Eski küresel düzenin yıkılması yeni düzenin ise henüz şekillenmemiş olması herkesi kurallarını bilmediği bir oyunu oynamak zorunda bıraktı. Bu durumun yarattığı belirsizlikler ve riskler 2026 yılına tedirginlikle bakılmasına yol açıyor. Ama ben o fikirde değilim. Çünkü eskinin yıkılması yerine daha iyi bir şey koyma fırsatı demek.
Eski küresel düzen ne dünyanın ortak iradesinin ürünüydü ne de tam anlamıyla bir düzendi. İkinci Dünya Savaşı’ndan galip çıkan ülkelerin damgasını taşıyordu. Dünyanın geri kalan ülkelerinin dünyanın nasıl yönetileceği konusunda pek söz hakkı yoktu. Söz sahibi olan ülkelerde de politika sadece belli ayrıcalıklı sınıfların çıkarları doğrultusunda şekilleniyordu.

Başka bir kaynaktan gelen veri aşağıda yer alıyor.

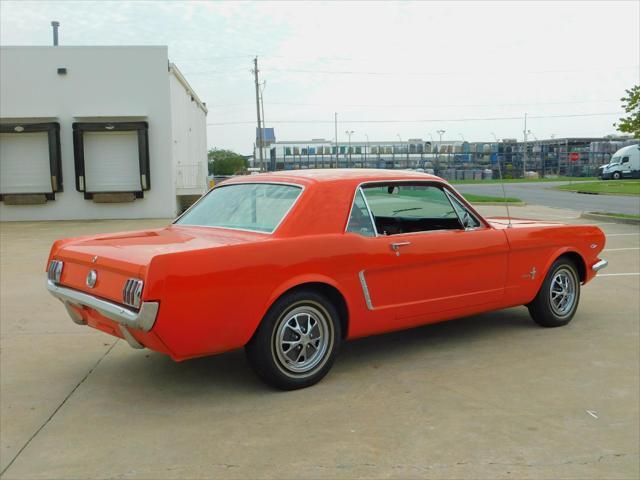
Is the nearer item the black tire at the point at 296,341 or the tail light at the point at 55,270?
the black tire at the point at 296,341

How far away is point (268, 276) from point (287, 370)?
25.6 inches

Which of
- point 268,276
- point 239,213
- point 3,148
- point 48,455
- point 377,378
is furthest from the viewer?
point 3,148

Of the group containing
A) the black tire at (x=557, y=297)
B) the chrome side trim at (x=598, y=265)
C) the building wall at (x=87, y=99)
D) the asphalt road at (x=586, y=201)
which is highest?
the building wall at (x=87, y=99)

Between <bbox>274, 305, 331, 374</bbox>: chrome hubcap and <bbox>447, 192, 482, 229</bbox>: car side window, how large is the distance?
166 cm

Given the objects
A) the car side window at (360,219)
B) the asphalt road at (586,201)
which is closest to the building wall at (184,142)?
the asphalt road at (586,201)

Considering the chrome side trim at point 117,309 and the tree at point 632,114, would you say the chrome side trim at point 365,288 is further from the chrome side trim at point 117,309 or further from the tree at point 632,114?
the tree at point 632,114

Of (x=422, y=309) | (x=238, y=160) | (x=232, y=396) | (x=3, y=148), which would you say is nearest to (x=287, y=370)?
(x=232, y=396)

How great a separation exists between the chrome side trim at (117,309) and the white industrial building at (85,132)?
17.3 m

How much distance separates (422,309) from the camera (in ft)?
16.2

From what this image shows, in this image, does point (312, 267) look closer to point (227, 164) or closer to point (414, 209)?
point (414, 209)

Sistem hem ülkelerin kendi içlerinde hem de ülkeler arasında ekonomik ve toplumsal kırılganlıklar yarattı. Büyüyen eşitsizlik ve adaletsizliğin sonucu krizler, göç dalgaları, güç mücadelesi, demokratik zafiyet, aşırı siyasi uçların güçlenmesi oldu. Öyle ki bu sorunlar artık taşınamaz hale geldi. 2025’te bununla yüzleştik.
Küresel düzenin yeni hatları........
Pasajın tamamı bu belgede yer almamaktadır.